Additionally you can test the installation as I did:
Python interpreter test
Pyspark and Pandas interaction: From dataFrame to Pandas DataFrame
I hope this helps you.
Kind regards,
Paul
Created on 11-24-2017 10:00 AM - edited 08-17-2019 09:23 PM
Hi, @Paul Hernandez, where could I find "path-to-your-python/bin/python". When type which anaconda it gave me back
/root/yes/bin/anaconda. So should I put this as a path? That means:
export PYTHONPATH="/root/yes/bin/anaconda/bin:/usr/hdp/current/spark-client/python/lib/py4j-0.8.2.1-src.zip" export SPARK_YARN_USER_ENV="PYTHONPATH=${PYTHONPATH}" export PYSPARK_DRIVER_PYTHON="/root/yes/bin/anaconda."
export PYSPARK_PYTHON="/root/yes/bin/anaconda"
export PYLIB="/var/opt/teradata/anaconda3/envs/py35/lib"¨ - here I cant find this folder..
Thank you for helping me.
Created 11-24-2017 10:08 AM
Hi @enzo EL
In your case:
export PYTHONPATH="/root/yes/bin/anaconda/bin:/usr/hdp/current/spark-client/python/lib/py4j-0.8.2.1-src.zip"
export SPARK_YARN_USER_ENV="PYTHONPATH=${PYTHONPATH}"
export PYSPARK_DRIVER_PYTHON="/root/yes/bin/anaconda/bin/python"
export PYSPARK_PYTHON="/root/yes/bin/anaconda/bin/python"
This should works.
BTW. Why have you installed anaconda in this location?
Kind regards, Paul
Created on 11-24-2017 10:25 AM - edited 08-17-2019 09:23 PM
The location was by default, I dont know.
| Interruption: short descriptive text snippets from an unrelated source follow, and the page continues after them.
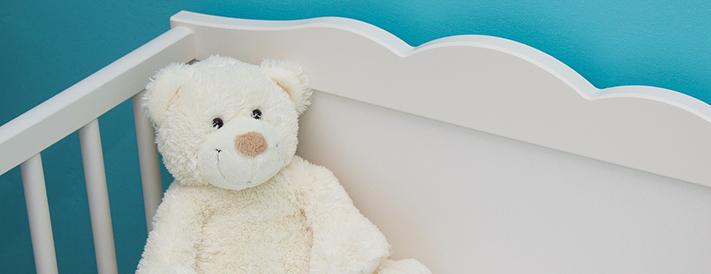 Teddys und andere Kuscheltiere haben im Babybett nichts verloren.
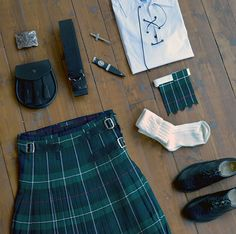 The Casual Kilt outfit is a classic, traditional option for your Scottish Wedding. Its lightweight nature is perfect for those of you getting married abroad!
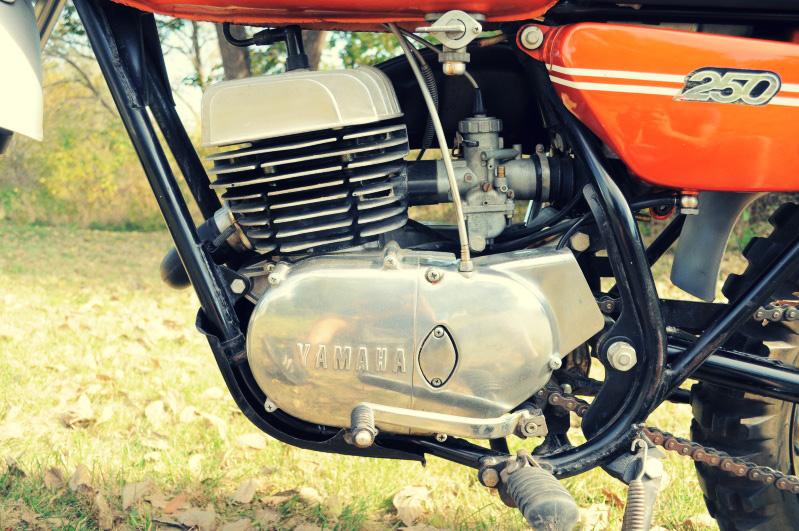 YAMAHA MX engine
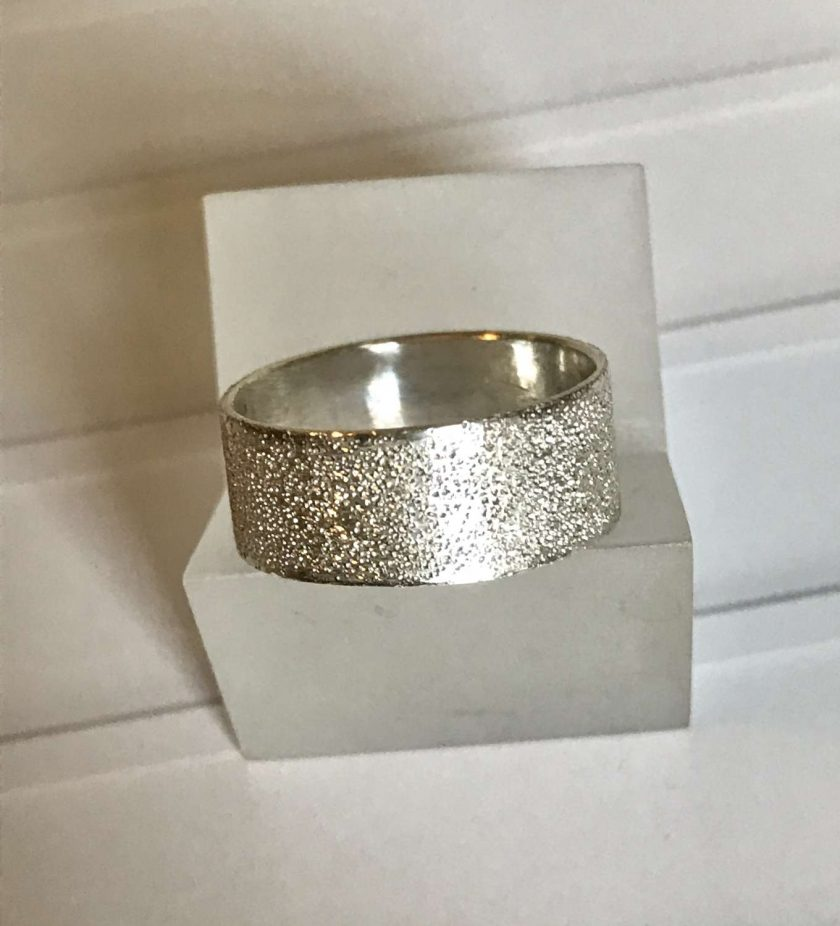 Gorgeous sterling silver ring with a bright sparkling textured finish  size P 1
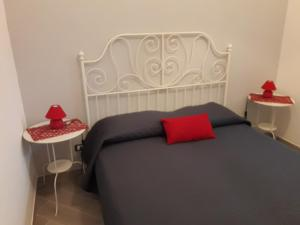 A bed or beds in a room at Appartamento Mangi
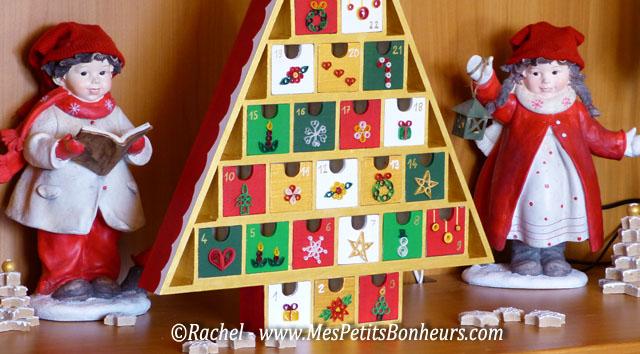 Quilling de no l pour mon calendrier de l avent sapin en bois - Sapin en bois a decorer ...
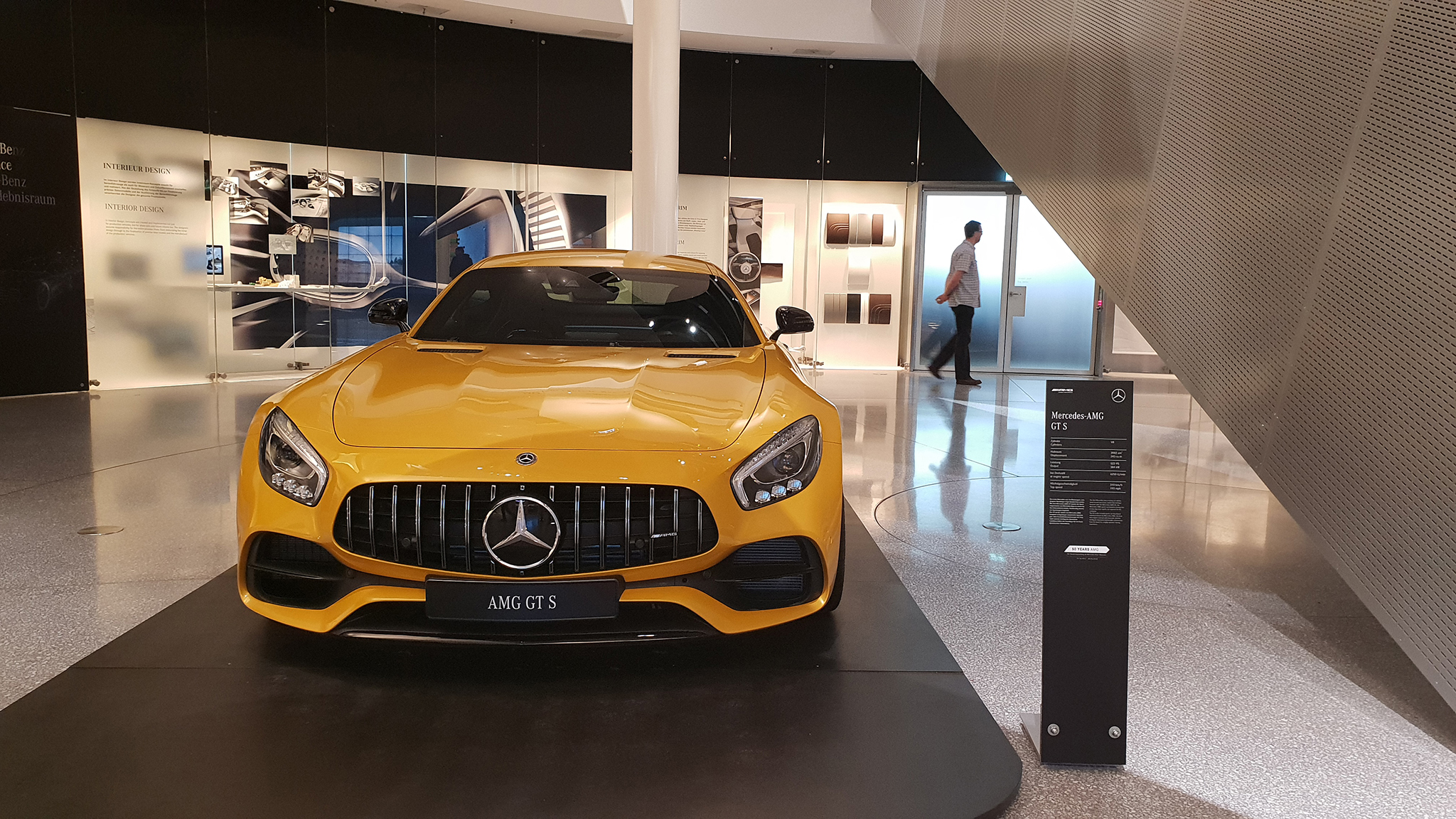 S9-Mercedes-Benz Museum-tinhte-42.jpg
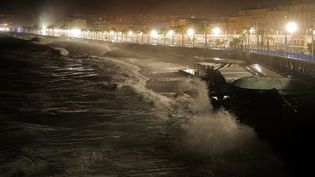 La ville de Nice (Alpes-Maritimes) subit la tempête Alex, le 2 octobre 2020. (VALERY HACHE / AFP)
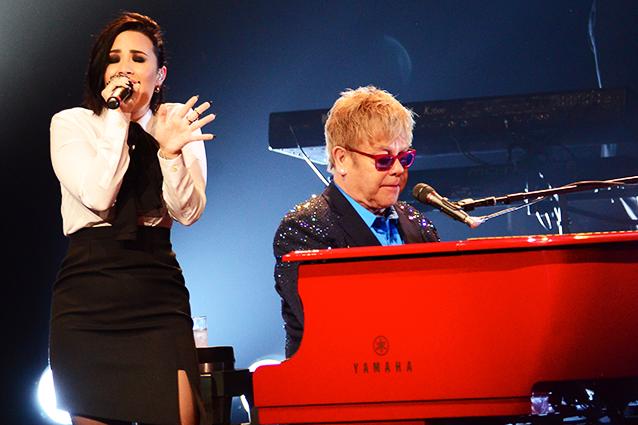 "Elton John califica de ""desafortunado"" el dueto con Demi Lovato"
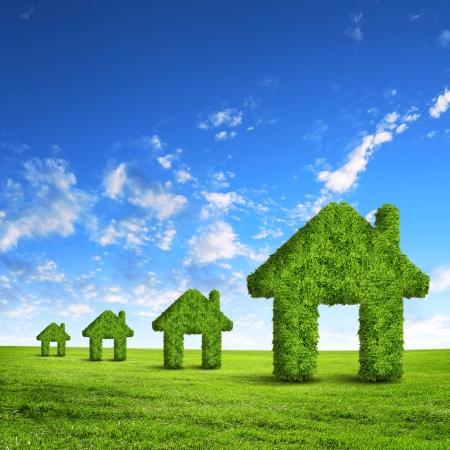 реальный: Зеленая трава дом символ на синем небе
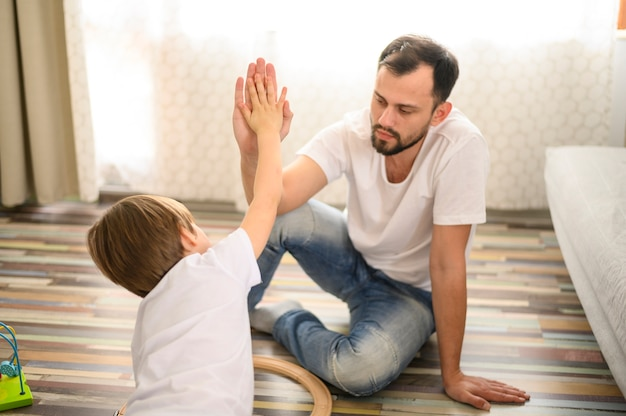 Средний выстрел отец и сын высокие пять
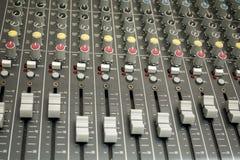 chiuso su dell'equalizzatore dell'aria/della console e bottone del tecnico del suono e Fotografia Stock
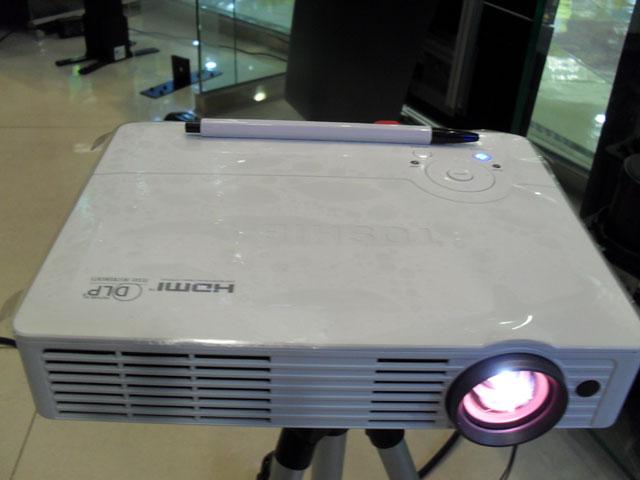 SDW30 TOSHIBA 이동형 LED 미니빔 프로젝터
I have another question, I am trying to create python interpret, but I cant edit
interpreter group. I am following your guide. How could I create it?
Created 11-24-2017 10:32 AM
what is your Zeppelin version? It seems like an 0.6.x version
You may be able to use Pandas without configuring the python interpreter.
Created on 11-24-2017 11:14 AM - edited 08-17-2019 09:23 PM
My version is 0.7.0.2.6 (screenshot). I have changed the path, restart the notebook but it doesnt work..:/
What should I do, I need pandas to plotting..:/
Created 11-25-2017 07:19 AM
Hi @enzo EL
1) If you just need pandas with pyspark, just test it with the example I provided for the spark interpreter
2) It seems like the python interpreter is first available with Zeppelin 0.7.2. Is an upgrade possible for you?
3) You can add non available interpreters following the official documentation: https://zeppelin.apache.org/docs/0.7.0/manual/interpreterinstallation.html
I have never done it before but it should work.